─── TEXT UNDER STUDY ───

There are plenty of reasons not to build parking garages. For one, they’re expensive. New York City is the costliest place in the country to build structured parking, according to the Department of City Planning, at $21,000 per space. Sometimes, it can spike as high as $50,000 per space. That would put construction of a 500-space garage anywhere between $10.5 million and $25 million.

In this case, the parking was also done in by concerns about site constraints, congestion and street safety.

Site 5 will contain shops, a supermarket, apartments, and a public park -- but no parking. Image: Essex Crossing
Site 5 will contain shops, a supermarket, apartments, and a public park — all without parking. Image: Essex Crossing

At a public meeting earlier this month, according to the Lo-Down, the project manager explained that the developer had initially planned on 100 parking spaces, not the 500 approved by the city. But even that smaller garage was eventually eliminated.

Because the development includes a multi-block sunken retail mezzanine called the “Market Line,” the only place with enough remaining underground space to accommodate a parking garage was on just one of the project’s nine parcels: Site 5, which occupies the full block between Broome, Grand, Suffolk, and Clinton Streets. The only location to squeeze in a garage entrance would have been on Clinton Street, the Lo-Down reports, and that posed a problem.

Clinton Street is a key connection from Grand Street to the Williamsburg Bridge, for drivers, pedestrians, and cyclists using the two-way protected bike lane along its western curb. The building on Site 5, which would contain apartments, retail, and a supermarket, would already add a loading dock to Clinton’s western curb. Piling on a garage entrance would further degrade the street. It would also add to the crush of cars at the intersection of Delancey and Clinton, where DOT installed safety improvements after a driver killed 12-year-old Dashane Santana in the crosswalk in 2012.

───

**APPLY WHAT YOU READ**:
[a] Repeat everything in the Essex Crossing parking article from "There are plenty" down to "and $25 million.".
[b] According to the Essex Crossing parking article, how many parking spaces had the developer initially planned on?
[c] Pick up the Essex Crossing parking article after its last sentence and keep writing it.
The rows that come next are separate material, apart from the Essex Crossing parking article.

─── EXCERPTED RECORDS ───

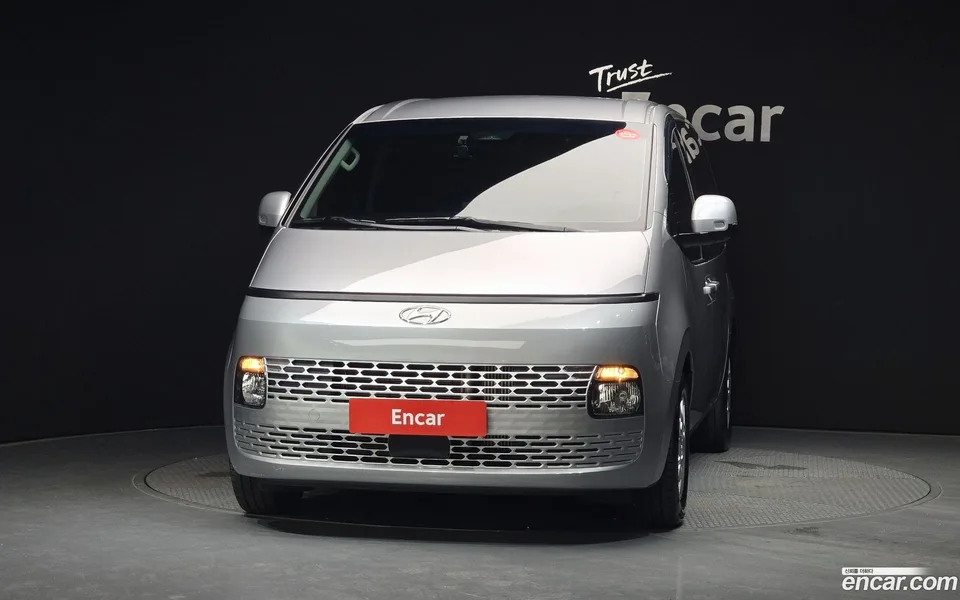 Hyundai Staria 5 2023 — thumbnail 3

───
─── EXCERPTED RECORDS ───

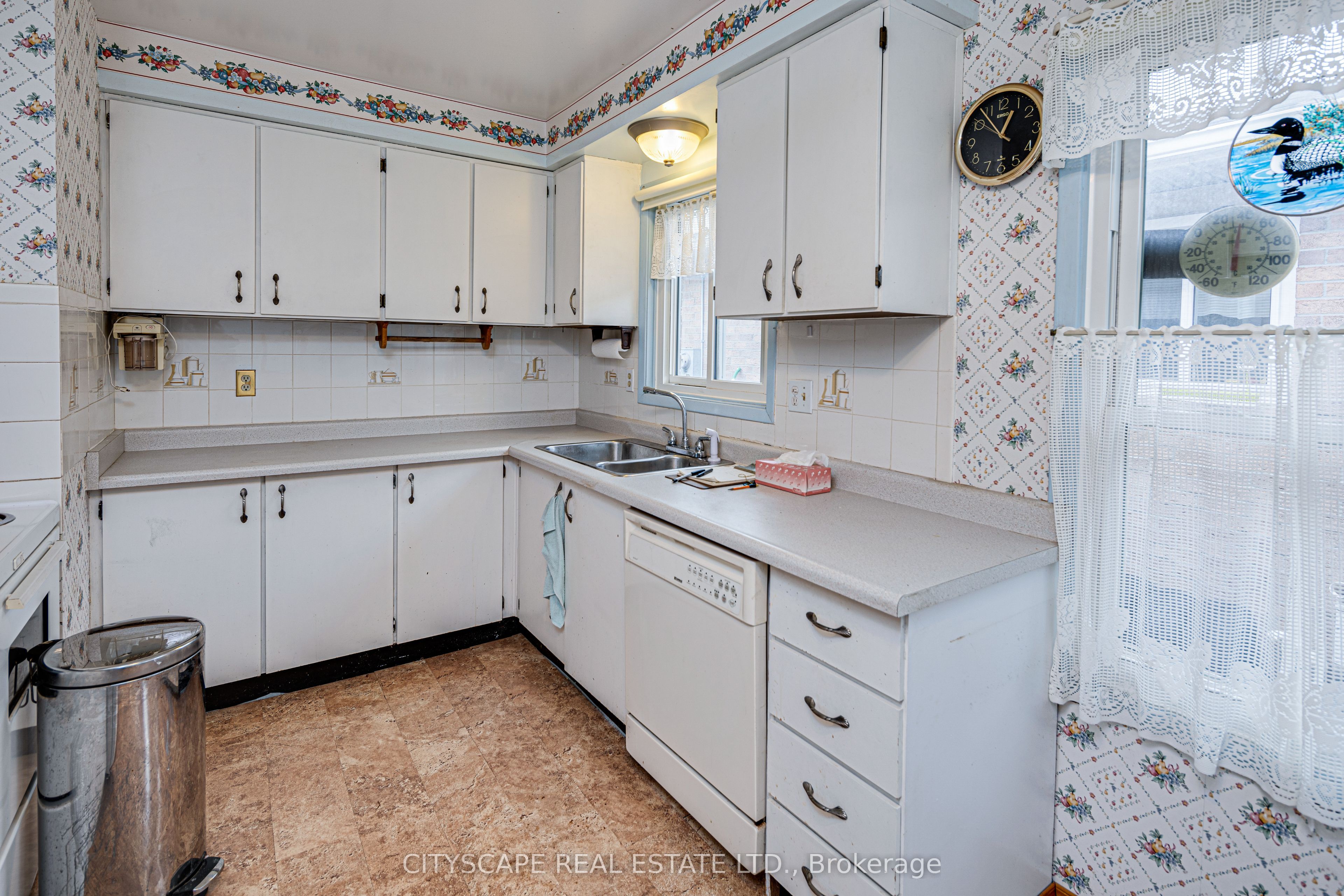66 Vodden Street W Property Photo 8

───

**ANSWERS BY ITEM**:
[a]
There are plenty of reasons not to build parking garages. For one, they’re expensive. New York City is the costliest place in the country to build structured parking, according to the Department of City Planning, at $21,000 per space. Sometimes, it can spike as high as $50,000 per space. That would put construction of a 500-space garage anywhere between $10.5 million and $25 million.

[b] The developer had initially planned on 100 parking spaces.

[c]
Most members on the project’s 10-person task force, created by EDC and CB 3 to represent local interests after the project received its planning approvals, agreed with the developer that adding parking ramps to Clinton Street would be a bad idea and sided with eliminating parking entirely.

The unhealthy obsession with parking is still alive and well in certain quarters, however, reported the Lo-Down:

At the meeting, speakers said they were worried about the impact of eliminating 500 spaces in a neighborhood that already has a parking shortage. Nancy Ortiz, tenant leader at the Vladeck Houses asserted, “it’s going to create a severe impact. (Parking) is not a luxury. It is a necessity.” Tim Laughlin, executive director of the LES Business Improvement District, also questioned the decision. The BID operates two of the parking lots for the benefit of local merchants. The organization stands to lose a significant amount of revenue when the lots are closed, although this would have been the case even if the developers had chosen to build new underground parking.

The BID did not respond to Streetsblog’s request for comment. A second meeting on the development plan is scheduled for 6 p.m. tonight at the community room of Grand Street Settlement, 80 Pitt Street. Construction on the first phase of Essex Crossing is set to begin this summer.